* WHAT TO PRODUCE:
Please count the lines of the records below that contain the string "instances", treating uppercase and lowercase as different. Give only the number.

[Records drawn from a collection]
^^^^^^^^^^^^^^^^
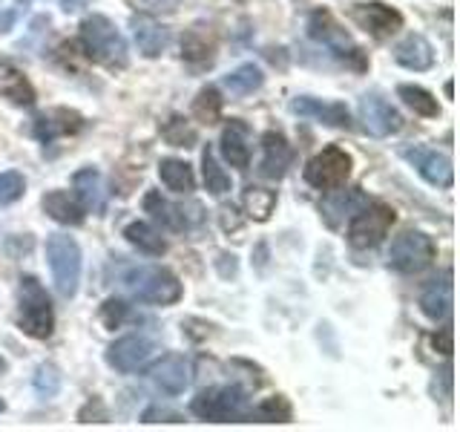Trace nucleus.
Wrapping results in <instances>:
<instances>
[{
    "label": "nucleus",
    "instance_id": "f257e3e1",
    "mask_svg": "<svg viewBox=\"0 0 460 432\" xmlns=\"http://www.w3.org/2000/svg\"><path fill=\"white\" fill-rule=\"evenodd\" d=\"M81 47L86 58L107 69H124L129 64L127 40L104 14H90L81 23Z\"/></svg>",
    "mask_w": 460,
    "mask_h": 432
},
{
    "label": "nucleus",
    "instance_id": "f03ea898",
    "mask_svg": "<svg viewBox=\"0 0 460 432\" xmlns=\"http://www.w3.org/2000/svg\"><path fill=\"white\" fill-rule=\"evenodd\" d=\"M121 283L129 297L138 302H150V306H172L184 294L181 280L162 266H133Z\"/></svg>",
    "mask_w": 460,
    "mask_h": 432
},
{
    "label": "nucleus",
    "instance_id": "7ed1b4c3",
    "mask_svg": "<svg viewBox=\"0 0 460 432\" xmlns=\"http://www.w3.org/2000/svg\"><path fill=\"white\" fill-rule=\"evenodd\" d=\"M308 35H311V40H316L320 47H325L331 55L337 58L340 64H345L349 69H354V72H366L368 69L366 52L357 47V43L351 40V35L345 32V29L340 26V21L328 9L311 12V18H308Z\"/></svg>",
    "mask_w": 460,
    "mask_h": 432
},
{
    "label": "nucleus",
    "instance_id": "20e7f679",
    "mask_svg": "<svg viewBox=\"0 0 460 432\" xmlns=\"http://www.w3.org/2000/svg\"><path fill=\"white\" fill-rule=\"evenodd\" d=\"M190 412L210 424H244L251 415V398L239 386H213L190 400Z\"/></svg>",
    "mask_w": 460,
    "mask_h": 432
},
{
    "label": "nucleus",
    "instance_id": "39448f33",
    "mask_svg": "<svg viewBox=\"0 0 460 432\" xmlns=\"http://www.w3.org/2000/svg\"><path fill=\"white\" fill-rule=\"evenodd\" d=\"M18 326L23 335L35 340H47L55 331V311L52 300L35 277H21V306H18Z\"/></svg>",
    "mask_w": 460,
    "mask_h": 432
},
{
    "label": "nucleus",
    "instance_id": "423d86ee",
    "mask_svg": "<svg viewBox=\"0 0 460 432\" xmlns=\"http://www.w3.org/2000/svg\"><path fill=\"white\" fill-rule=\"evenodd\" d=\"M47 259L52 268V283L61 297H75L81 283V248L66 234H52L47 239Z\"/></svg>",
    "mask_w": 460,
    "mask_h": 432
},
{
    "label": "nucleus",
    "instance_id": "0eeeda50",
    "mask_svg": "<svg viewBox=\"0 0 460 432\" xmlns=\"http://www.w3.org/2000/svg\"><path fill=\"white\" fill-rule=\"evenodd\" d=\"M435 242L423 230H402L388 248V266L400 274H420L435 263Z\"/></svg>",
    "mask_w": 460,
    "mask_h": 432
},
{
    "label": "nucleus",
    "instance_id": "6e6552de",
    "mask_svg": "<svg viewBox=\"0 0 460 432\" xmlns=\"http://www.w3.org/2000/svg\"><path fill=\"white\" fill-rule=\"evenodd\" d=\"M394 220H397V213L392 205H385V202H368L366 208H359L351 216L349 242L354 248H374V245H380L388 237Z\"/></svg>",
    "mask_w": 460,
    "mask_h": 432
},
{
    "label": "nucleus",
    "instance_id": "1a4fd4ad",
    "mask_svg": "<svg viewBox=\"0 0 460 432\" xmlns=\"http://www.w3.org/2000/svg\"><path fill=\"white\" fill-rule=\"evenodd\" d=\"M351 167H354L351 156L342 148H337V144H328L325 150H320L305 165V182L314 184L316 191H334V187H342L349 182Z\"/></svg>",
    "mask_w": 460,
    "mask_h": 432
},
{
    "label": "nucleus",
    "instance_id": "9d476101",
    "mask_svg": "<svg viewBox=\"0 0 460 432\" xmlns=\"http://www.w3.org/2000/svg\"><path fill=\"white\" fill-rule=\"evenodd\" d=\"M359 122H363L366 133L377 139L394 136L402 130V115L397 112L392 101H385L380 93H366L359 98Z\"/></svg>",
    "mask_w": 460,
    "mask_h": 432
},
{
    "label": "nucleus",
    "instance_id": "9b49d317",
    "mask_svg": "<svg viewBox=\"0 0 460 432\" xmlns=\"http://www.w3.org/2000/svg\"><path fill=\"white\" fill-rule=\"evenodd\" d=\"M351 21L377 40L392 38L402 29V14L388 4H354Z\"/></svg>",
    "mask_w": 460,
    "mask_h": 432
},
{
    "label": "nucleus",
    "instance_id": "f8f14e48",
    "mask_svg": "<svg viewBox=\"0 0 460 432\" xmlns=\"http://www.w3.org/2000/svg\"><path fill=\"white\" fill-rule=\"evenodd\" d=\"M400 156L406 158L429 184H435V187L455 184V167H452V158L446 153L429 150V148H402Z\"/></svg>",
    "mask_w": 460,
    "mask_h": 432
},
{
    "label": "nucleus",
    "instance_id": "ddd939ff",
    "mask_svg": "<svg viewBox=\"0 0 460 432\" xmlns=\"http://www.w3.org/2000/svg\"><path fill=\"white\" fill-rule=\"evenodd\" d=\"M153 352H155V343L147 335H127V338H119L107 349V364L115 372L129 374L147 364Z\"/></svg>",
    "mask_w": 460,
    "mask_h": 432
},
{
    "label": "nucleus",
    "instance_id": "4468645a",
    "mask_svg": "<svg viewBox=\"0 0 460 432\" xmlns=\"http://www.w3.org/2000/svg\"><path fill=\"white\" fill-rule=\"evenodd\" d=\"M366 205H368V196L363 187H345V191L334 187V194L320 202V213L328 222V228H342L359 208H366Z\"/></svg>",
    "mask_w": 460,
    "mask_h": 432
},
{
    "label": "nucleus",
    "instance_id": "2eb2a0df",
    "mask_svg": "<svg viewBox=\"0 0 460 432\" xmlns=\"http://www.w3.org/2000/svg\"><path fill=\"white\" fill-rule=\"evenodd\" d=\"M291 162H294V150H291V144H288V139L282 133H277V130H268V133L262 136V162H259V176L277 182L288 173Z\"/></svg>",
    "mask_w": 460,
    "mask_h": 432
},
{
    "label": "nucleus",
    "instance_id": "dca6fc26",
    "mask_svg": "<svg viewBox=\"0 0 460 432\" xmlns=\"http://www.w3.org/2000/svg\"><path fill=\"white\" fill-rule=\"evenodd\" d=\"M150 381L167 395H181L190 383V364L184 355H164L158 364L150 366Z\"/></svg>",
    "mask_w": 460,
    "mask_h": 432
},
{
    "label": "nucleus",
    "instance_id": "f3484780",
    "mask_svg": "<svg viewBox=\"0 0 460 432\" xmlns=\"http://www.w3.org/2000/svg\"><path fill=\"white\" fill-rule=\"evenodd\" d=\"M129 29H133V38H136L138 52L144 58H158L167 50L170 32H167V26H162L153 18V14H147V12L133 14V18H129Z\"/></svg>",
    "mask_w": 460,
    "mask_h": 432
},
{
    "label": "nucleus",
    "instance_id": "a211bd4d",
    "mask_svg": "<svg viewBox=\"0 0 460 432\" xmlns=\"http://www.w3.org/2000/svg\"><path fill=\"white\" fill-rule=\"evenodd\" d=\"M291 112L305 115V119H316L325 127H337V130L351 127V112L345 104H340V101H331V104H325V101H320V98L299 95V98L291 101Z\"/></svg>",
    "mask_w": 460,
    "mask_h": 432
},
{
    "label": "nucleus",
    "instance_id": "6ab92c4d",
    "mask_svg": "<svg viewBox=\"0 0 460 432\" xmlns=\"http://www.w3.org/2000/svg\"><path fill=\"white\" fill-rule=\"evenodd\" d=\"M420 309L429 320L443 323L452 314V271H443L438 280H431L420 294Z\"/></svg>",
    "mask_w": 460,
    "mask_h": 432
},
{
    "label": "nucleus",
    "instance_id": "aec40b11",
    "mask_svg": "<svg viewBox=\"0 0 460 432\" xmlns=\"http://www.w3.org/2000/svg\"><path fill=\"white\" fill-rule=\"evenodd\" d=\"M75 184V199L86 213H104L107 211V191H104V179L95 167H84L72 176Z\"/></svg>",
    "mask_w": 460,
    "mask_h": 432
},
{
    "label": "nucleus",
    "instance_id": "412c9836",
    "mask_svg": "<svg viewBox=\"0 0 460 432\" xmlns=\"http://www.w3.org/2000/svg\"><path fill=\"white\" fill-rule=\"evenodd\" d=\"M222 156L230 167L236 170H248L251 167V144H248V124H242L239 119L227 122V127L222 130Z\"/></svg>",
    "mask_w": 460,
    "mask_h": 432
},
{
    "label": "nucleus",
    "instance_id": "4be33fe9",
    "mask_svg": "<svg viewBox=\"0 0 460 432\" xmlns=\"http://www.w3.org/2000/svg\"><path fill=\"white\" fill-rule=\"evenodd\" d=\"M84 127V119L78 112L72 110H49V112H40L35 119V136L43 144H52L55 139L69 136V133H78Z\"/></svg>",
    "mask_w": 460,
    "mask_h": 432
},
{
    "label": "nucleus",
    "instance_id": "5701e85b",
    "mask_svg": "<svg viewBox=\"0 0 460 432\" xmlns=\"http://www.w3.org/2000/svg\"><path fill=\"white\" fill-rule=\"evenodd\" d=\"M0 95L12 101L14 107H32L38 98L32 81L23 76V69H18L9 61L0 64Z\"/></svg>",
    "mask_w": 460,
    "mask_h": 432
},
{
    "label": "nucleus",
    "instance_id": "b1692460",
    "mask_svg": "<svg viewBox=\"0 0 460 432\" xmlns=\"http://www.w3.org/2000/svg\"><path fill=\"white\" fill-rule=\"evenodd\" d=\"M394 61L406 69H414V72H423L435 64V47L423 38V35H409L397 43L394 50Z\"/></svg>",
    "mask_w": 460,
    "mask_h": 432
},
{
    "label": "nucleus",
    "instance_id": "393cba45",
    "mask_svg": "<svg viewBox=\"0 0 460 432\" xmlns=\"http://www.w3.org/2000/svg\"><path fill=\"white\" fill-rule=\"evenodd\" d=\"M144 211L153 213V220L162 222L170 230H187L193 225V220L187 216V211L181 205H172V202H167L158 191H150L144 196Z\"/></svg>",
    "mask_w": 460,
    "mask_h": 432
},
{
    "label": "nucleus",
    "instance_id": "a878e982",
    "mask_svg": "<svg viewBox=\"0 0 460 432\" xmlns=\"http://www.w3.org/2000/svg\"><path fill=\"white\" fill-rule=\"evenodd\" d=\"M40 205L55 222H61V225H81L86 216V211L78 205V199L69 196L66 191H49L40 199Z\"/></svg>",
    "mask_w": 460,
    "mask_h": 432
},
{
    "label": "nucleus",
    "instance_id": "bb28decb",
    "mask_svg": "<svg viewBox=\"0 0 460 432\" xmlns=\"http://www.w3.org/2000/svg\"><path fill=\"white\" fill-rule=\"evenodd\" d=\"M124 237H127V242L129 245H136L138 251H144V254H150V256H162L164 251H167V242H164V237L158 234V230L150 225V222H129L127 228H124Z\"/></svg>",
    "mask_w": 460,
    "mask_h": 432
},
{
    "label": "nucleus",
    "instance_id": "cd10ccee",
    "mask_svg": "<svg viewBox=\"0 0 460 432\" xmlns=\"http://www.w3.org/2000/svg\"><path fill=\"white\" fill-rule=\"evenodd\" d=\"M158 176L162 182L170 187V191L176 194H193L196 191V176H193V167L181 162V158H164L162 165H158Z\"/></svg>",
    "mask_w": 460,
    "mask_h": 432
},
{
    "label": "nucleus",
    "instance_id": "c85d7f7f",
    "mask_svg": "<svg viewBox=\"0 0 460 432\" xmlns=\"http://www.w3.org/2000/svg\"><path fill=\"white\" fill-rule=\"evenodd\" d=\"M397 98L406 104L414 115H423V119H438L440 115V104L438 98L431 95L429 90H423V86L417 84H400L397 86Z\"/></svg>",
    "mask_w": 460,
    "mask_h": 432
},
{
    "label": "nucleus",
    "instance_id": "c756f323",
    "mask_svg": "<svg viewBox=\"0 0 460 432\" xmlns=\"http://www.w3.org/2000/svg\"><path fill=\"white\" fill-rule=\"evenodd\" d=\"M262 84H265V76H262V69H259L256 64H242L239 69H234L230 76L222 78V86L230 95H236V98H244V95L256 93Z\"/></svg>",
    "mask_w": 460,
    "mask_h": 432
},
{
    "label": "nucleus",
    "instance_id": "7c9ffc66",
    "mask_svg": "<svg viewBox=\"0 0 460 432\" xmlns=\"http://www.w3.org/2000/svg\"><path fill=\"white\" fill-rule=\"evenodd\" d=\"M242 205L248 211L251 220L256 222H268L273 208H277V191H268V187H256V184H248L242 194Z\"/></svg>",
    "mask_w": 460,
    "mask_h": 432
},
{
    "label": "nucleus",
    "instance_id": "2f4dec72",
    "mask_svg": "<svg viewBox=\"0 0 460 432\" xmlns=\"http://www.w3.org/2000/svg\"><path fill=\"white\" fill-rule=\"evenodd\" d=\"M213 50L216 43L205 35V29L196 26L181 38V58L190 64H210L213 61Z\"/></svg>",
    "mask_w": 460,
    "mask_h": 432
},
{
    "label": "nucleus",
    "instance_id": "473e14b6",
    "mask_svg": "<svg viewBox=\"0 0 460 432\" xmlns=\"http://www.w3.org/2000/svg\"><path fill=\"white\" fill-rule=\"evenodd\" d=\"M291 403H288L282 395L277 398H265L262 403H256V407H251V415L248 421H256V424H288L291 421Z\"/></svg>",
    "mask_w": 460,
    "mask_h": 432
},
{
    "label": "nucleus",
    "instance_id": "72a5a7b5",
    "mask_svg": "<svg viewBox=\"0 0 460 432\" xmlns=\"http://www.w3.org/2000/svg\"><path fill=\"white\" fill-rule=\"evenodd\" d=\"M201 176H205L208 194H213V196H225V194L230 191V176L222 170V165L216 162V153H213L210 144L205 148V153H201Z\"/></svg>",
    "mask_w": 460,
    "mask_h": 432
},
{
    "label": "nucleus",
    "instance_id": "f704fd0d",
    "mask_svg": "<svg viewBox=\"0 0 460 432\" xmlns=\"http://www.w3.org/2000/svg\"><path fill=\"white\" fill-rule=\"evenodd\" d=\"M193 115L201 124H216L222 119V95L216 86H205L193 101Z\"/></svg>",
    "mask_w": 460,
    "mask_h": 432
},
{
    "label": "nucleus",
    "instance_id": "c9c22d12",
    "mask_svg": "<svg viewBox=\"0 0 460 432\" xmlns=\"http://www.w3.org/2000/svg\"><path fill=\"white\" fill-rule=\"evenodd\" d=\"M32 386L40 398H55L58 389H61V372L55 364H40L32 374Z\"/></svg>",
    "mask_w": 460,
    "mask_h": 432
},
{
    "label": "nucleus",
    "instance_id": "e433bc0d",
    "mask_svg": "<svg viewBox=\"0 0 460 432\" xmlns=\"http://www.w3.org/2000/svg\"><path fill=\"white\" fill-rule=\"evenodd\" d=\"M162 133L172 148H193V141H196V130L187 127L184 119H179V115H172V119L164 124Z\"/></svg>",
    "mask_w": 460,
    "mask_h": 432
},
{
    "label": "nucleus",
    "instance_id": "4c0bfd02",
    "mask_svg": "<svg viewBox=\"0 0 460 432\" xmlns=\"http://www.w3.org/2000/svg\"><path fill=\"white\" fill-rule=\"evenodd\" d=\"M26 194V179L18 170H6L0 173V205H12Z\"/></svg>",
    "mask_w": 460,
    "mask_h": 432
},
{
    "label": "nucleus",
    "instance_id": "58836bf2",
    "mask_svg": "<svg viewBox=\"0 0 460 432\" xmlns=\"http://www.w3.org/2000/svg\"><path fill=\"white\" fill-rule=\"evenodd\" d=\"M124 317H127V306L121 300H107L104 309H101V320L107 323V328H119L124 323Z\"/></svg>",
    "mask_w": 460,
    "mask_h": 432
},
{
    "label": "nucleus",
    "instance_id": "ea45409f",
    "mask_svg": "<svg viewBox=\"0 0 460 432\" xmlns=\"http://www.w3.org/2000/svg\"><path fill=\"white\" fill-rule=\"evenodd\" d=\"M155 418H162V421H167V424H179V421H181V415H179V412L164 410V407H153V410H147V412H144L141 421H144V424H153Z\"/></svg>",
    "mask_w": 460,
    "mask_h": 432
},
{
    "label": "nucleus",
    "instance_id": "a19ab883",
    "mask_svg": "<svg viewBox=\"0 0 460 432\" xmlns=\"http://www.w3.org/2000/svg\"><path fill=\"white\" fill-rule=\"evenodd\" d=\"M133 4L144 12H172L179 6V0H133Z\"/></svg>",
    "mask_w": 460,
    "mask_h": 432
},
{
    "label": "nucleus",
    "instance_id": "79ce46f5",
    "mask_svg": "<svg viewBox=\"0 0 460 432\" xmlns=\"http://www.w3.org/2000/svg\"><path fill=\"white\" fill-rule=\"evenodd\" d=\"M431 343H435V349H440L446 357L452 355V326H446V328H440L435 338H431Z\"/></svg>",
    "mask_w": 460,
    "mask_h": 432
},
{
    "label": "nucleus",
    "instance_id": "37998d69",
    "mask_svg": "<svg viewBox=\"0 0 460 432\" xmlns=\"http://www.w3.org/2000/svg\"><path fill=\"white\" fill-rule=\"evenodd\" d=\"M90 0H61V9L64 12H78V9H84Z\"/></svg>",
    "mask_w": 460,
    "mask_h": 432
},
{
    "label": "nucleus",
    "instance_id": "c03bdc74",
    "mask_svg": "<svg viewBox=\"0 0 460 432\" xmlns=\"http://www.w3.org/2000/svg\"><path fill=\"white\" fill-rule=\"evenodd\" d=\"M6 369V364H4V357H0V372H4Z\"/></svg>",
    "mask_w": 460,
    "mask_h": 432
},
{
    "label": "nucleus",
    "instance_id": "a18cd8bd",
    "mask_svg": "<svg viewBox=\"0 0 460 432\" xmlns=\"http://www.w3.org/2000/svg\"><path fill=\"white\" fill-rule=\"evenodd\" d=\"M4 410H6V403H4V400H0V412H4Z\"/></svg>",
    "mask_w": 460,
    "mask_h": 432
}]
</instances>
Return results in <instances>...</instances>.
^^^^^^^^^^^^^^^^
* ANSWER TO THIS EXERCISE:
4